I particularly thank the carers and people receiving care who shared their views and experiences with our inquiry. Our report is driven by their views and our inquiry has been guided by their experiences. Crucially, they told us that the voices of carers and care users were not being heard or even listened for. Users and carers were equally clear that they did not feel that they were being listened to or valued. However, throughout our inquiry, we learned that care-experienced individuals and front-line staff have valuable insights from which decision makers could learn a great deal.
We believe that there must be a national conversation about the future of social care and support in Scotland, with the voices of people who give and receive care at its heart. Everyone who is involved in developing and delivering social care in Scotland must work with and alongside those who are most impacted. The views of users and carers should drive the reform process.
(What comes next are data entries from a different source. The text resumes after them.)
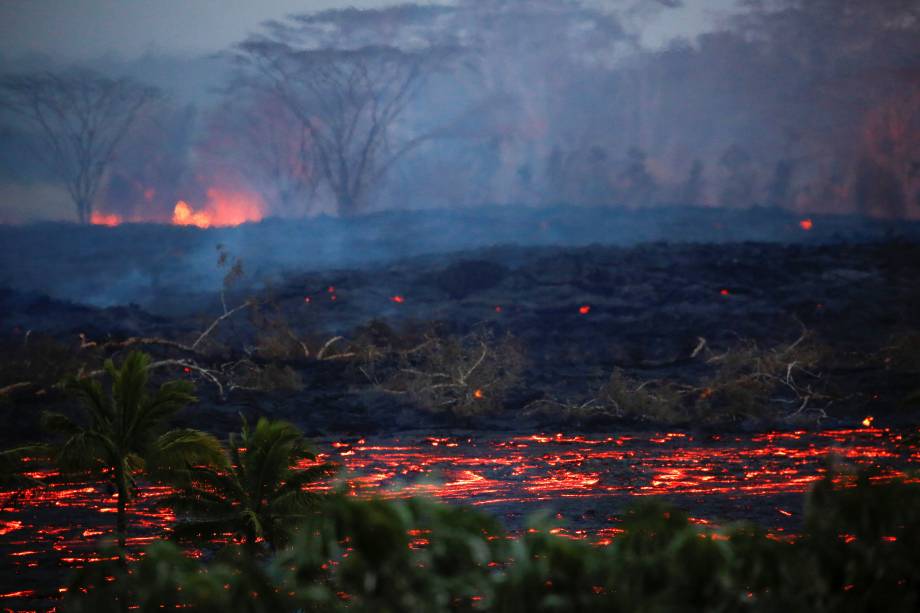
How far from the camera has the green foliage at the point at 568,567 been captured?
5.68 meters

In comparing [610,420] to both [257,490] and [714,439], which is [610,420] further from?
[257,490]

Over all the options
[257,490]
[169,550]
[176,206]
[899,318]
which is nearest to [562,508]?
[257,490]

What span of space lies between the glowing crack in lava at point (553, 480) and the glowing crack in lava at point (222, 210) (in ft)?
178

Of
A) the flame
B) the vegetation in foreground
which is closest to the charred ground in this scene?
the flame

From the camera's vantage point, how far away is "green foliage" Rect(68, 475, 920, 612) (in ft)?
Answer: 18.6

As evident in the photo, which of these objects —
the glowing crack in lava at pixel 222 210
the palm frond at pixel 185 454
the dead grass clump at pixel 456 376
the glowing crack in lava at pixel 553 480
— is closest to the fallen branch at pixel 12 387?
the glowing crack in lava at pixel 553 480

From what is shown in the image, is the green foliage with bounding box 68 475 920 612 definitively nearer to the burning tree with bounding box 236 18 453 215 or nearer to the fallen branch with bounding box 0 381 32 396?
the fallen branch with bounding box 0 381 32 396

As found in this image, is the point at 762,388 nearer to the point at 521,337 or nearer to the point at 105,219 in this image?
the point at 521,337

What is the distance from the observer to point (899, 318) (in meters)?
46.0

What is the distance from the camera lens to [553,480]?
76.8ft

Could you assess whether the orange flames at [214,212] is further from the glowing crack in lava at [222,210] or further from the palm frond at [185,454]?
the palm frond at [185,454]

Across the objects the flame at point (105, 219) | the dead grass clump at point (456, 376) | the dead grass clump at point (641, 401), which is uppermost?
the flame at point (105, 219)

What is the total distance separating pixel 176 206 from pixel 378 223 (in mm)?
19050

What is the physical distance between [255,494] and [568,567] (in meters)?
8.09
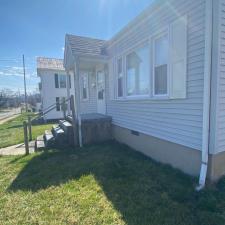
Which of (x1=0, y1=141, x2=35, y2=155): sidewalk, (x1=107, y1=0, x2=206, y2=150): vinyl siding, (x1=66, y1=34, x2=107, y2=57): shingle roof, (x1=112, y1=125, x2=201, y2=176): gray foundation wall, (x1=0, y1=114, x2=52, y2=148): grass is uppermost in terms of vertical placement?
(x1=66, y1=34, x2=107, y2=57): shingle roof

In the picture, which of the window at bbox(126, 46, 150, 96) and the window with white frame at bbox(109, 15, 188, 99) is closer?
the window with white frame at bbox(109, 15, 188, 99)

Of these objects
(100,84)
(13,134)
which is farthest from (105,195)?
(13,134)

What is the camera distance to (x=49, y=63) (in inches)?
732

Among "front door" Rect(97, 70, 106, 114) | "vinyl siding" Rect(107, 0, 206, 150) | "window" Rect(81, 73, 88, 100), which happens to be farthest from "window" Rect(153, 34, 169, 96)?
"window" Rect(81, 73, 88, 100)

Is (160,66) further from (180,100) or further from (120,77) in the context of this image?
(120,77)

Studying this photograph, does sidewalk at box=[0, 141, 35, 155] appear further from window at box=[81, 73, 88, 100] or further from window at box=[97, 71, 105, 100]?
window at box=[81, 73, 88, 100]

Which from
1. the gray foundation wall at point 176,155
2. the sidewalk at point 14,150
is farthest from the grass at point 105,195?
the sidewalk at point 14,150

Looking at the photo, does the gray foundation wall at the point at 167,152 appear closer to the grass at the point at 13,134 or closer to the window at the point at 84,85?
the window at the point at 84,85

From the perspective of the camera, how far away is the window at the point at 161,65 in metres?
4.32

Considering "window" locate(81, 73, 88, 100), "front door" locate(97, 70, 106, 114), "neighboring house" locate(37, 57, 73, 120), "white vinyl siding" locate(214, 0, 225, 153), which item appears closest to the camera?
"white vinyl siding" locate(214, 0, 225, 153)

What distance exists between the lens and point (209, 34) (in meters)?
3.14

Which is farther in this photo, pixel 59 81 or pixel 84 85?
pixel 59 81

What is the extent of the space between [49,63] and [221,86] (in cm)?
1809

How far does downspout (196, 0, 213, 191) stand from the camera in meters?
3.12
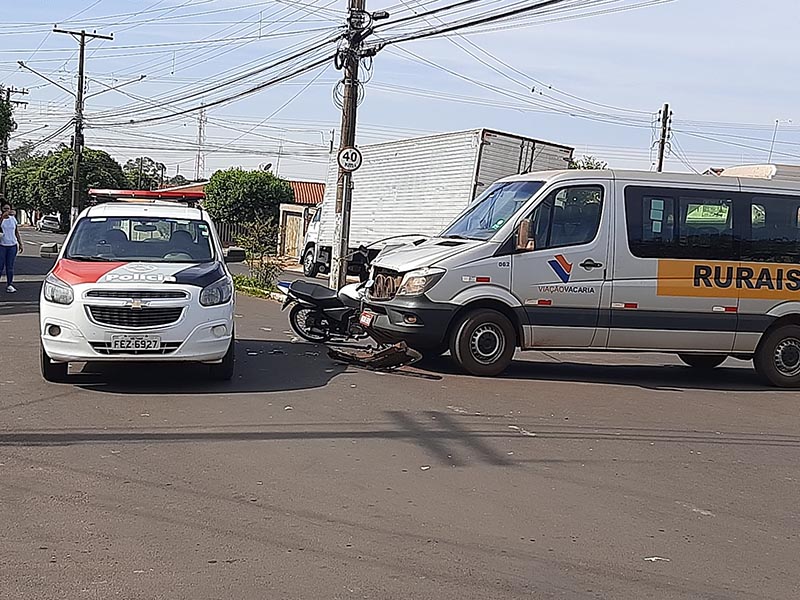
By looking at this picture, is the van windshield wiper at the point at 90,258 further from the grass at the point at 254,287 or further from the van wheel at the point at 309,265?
the van wheel at the point at 309,265

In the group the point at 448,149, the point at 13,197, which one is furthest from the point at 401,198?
the point at 13,197

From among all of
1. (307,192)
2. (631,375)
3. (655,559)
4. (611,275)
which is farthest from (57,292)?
(307,192)

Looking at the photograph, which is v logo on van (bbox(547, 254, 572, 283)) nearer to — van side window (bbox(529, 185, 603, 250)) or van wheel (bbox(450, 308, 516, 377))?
van side window (bbox(529, 185, 603, 250))

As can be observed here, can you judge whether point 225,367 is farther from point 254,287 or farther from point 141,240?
point 254,287

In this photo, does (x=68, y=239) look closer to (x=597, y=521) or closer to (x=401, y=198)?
(x=597, y=521)

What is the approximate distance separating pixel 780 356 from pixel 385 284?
4.70 meters

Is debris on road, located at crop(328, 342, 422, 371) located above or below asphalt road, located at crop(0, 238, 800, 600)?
above

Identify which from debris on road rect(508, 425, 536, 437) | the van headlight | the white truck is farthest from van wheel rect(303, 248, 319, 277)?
debris on road rect(508, 425, 536, 437)

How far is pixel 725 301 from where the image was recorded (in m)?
12.0

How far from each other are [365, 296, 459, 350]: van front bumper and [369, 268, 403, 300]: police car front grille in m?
0.13

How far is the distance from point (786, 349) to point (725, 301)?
40.1 inches

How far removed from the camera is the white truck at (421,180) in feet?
→ 81.6

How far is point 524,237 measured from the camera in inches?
457

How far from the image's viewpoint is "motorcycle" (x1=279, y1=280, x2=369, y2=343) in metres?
13.9
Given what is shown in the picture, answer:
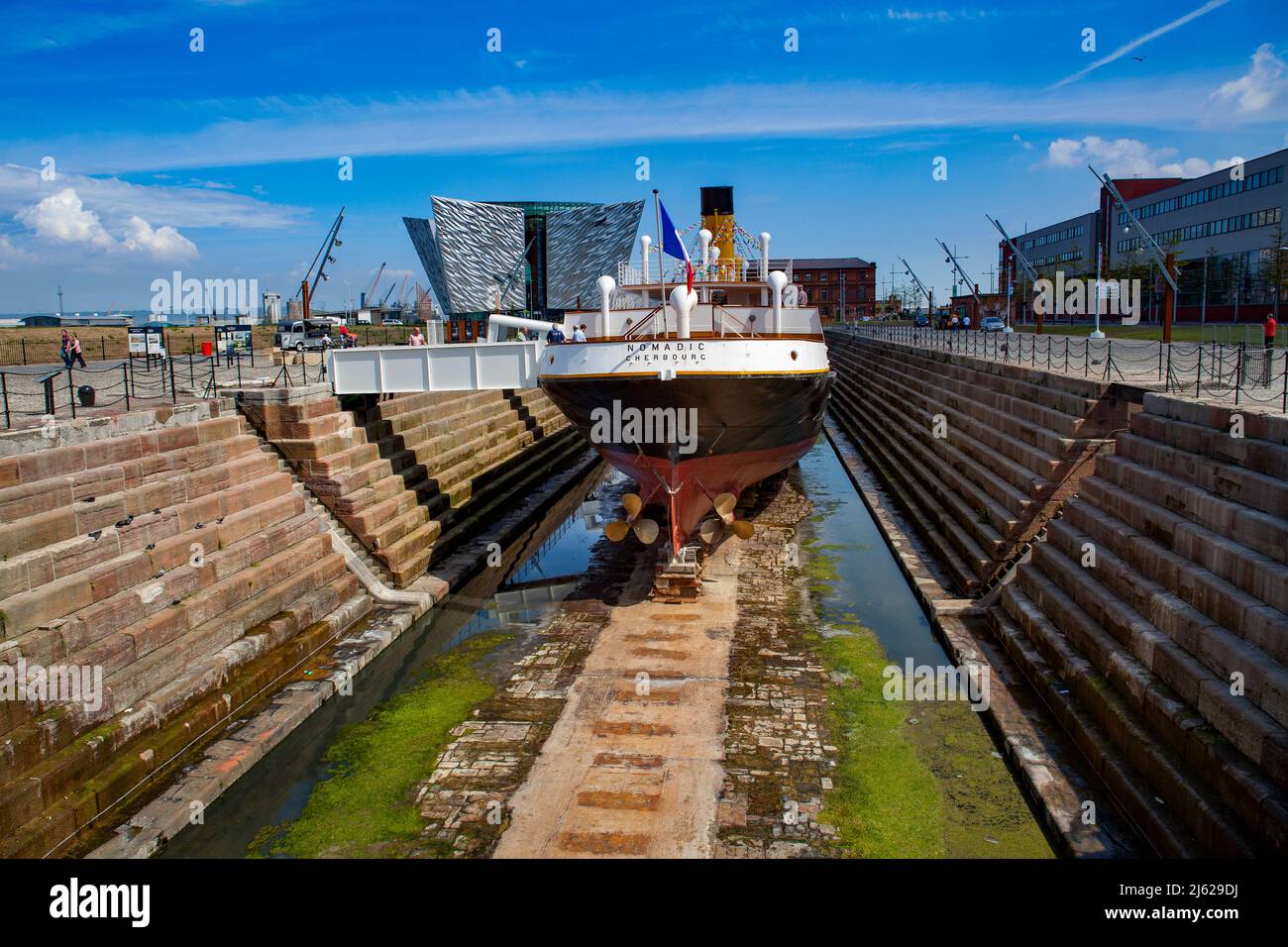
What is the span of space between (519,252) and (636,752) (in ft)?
284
That might seem self-evident, but we are clear that that has not been happening.
We therefore welcome the independent review and its call to put a human rights-based approach at the centre of the social care system. We are pleased that the review puts people at the centre of policy development and decision making, and that many of its recommendations seek to achieve the same aims that we have, with a focus on involving people who use services, their families and their carers.
Throughout our inquiry, we heard that the current model of care is crisis driven, reactive and ultimately unsustainable. The provision of care is considered only after a crisis has struck, generally after a person has been admitted to hospital. A fundamentally different approach to social care is required—a proactive approach, with prevention at its core. We must move away from the current crisis-driven system. A key aim should be supporting people to live longer, healthier lives in their own homes.
Throughout the past five years, the committee has been alert to the benefits of shifting the balance of care from the acute sector to the community. Our budget report of 2019 showed that a preventive approach to providing care was more cost effective in many cases, and that it improved the quality of life of users at the same time.
Looking ahead, better use of technology, increased public and community involvement and improved data collection must be embedded in any changes in the way that social care is planned and delivered.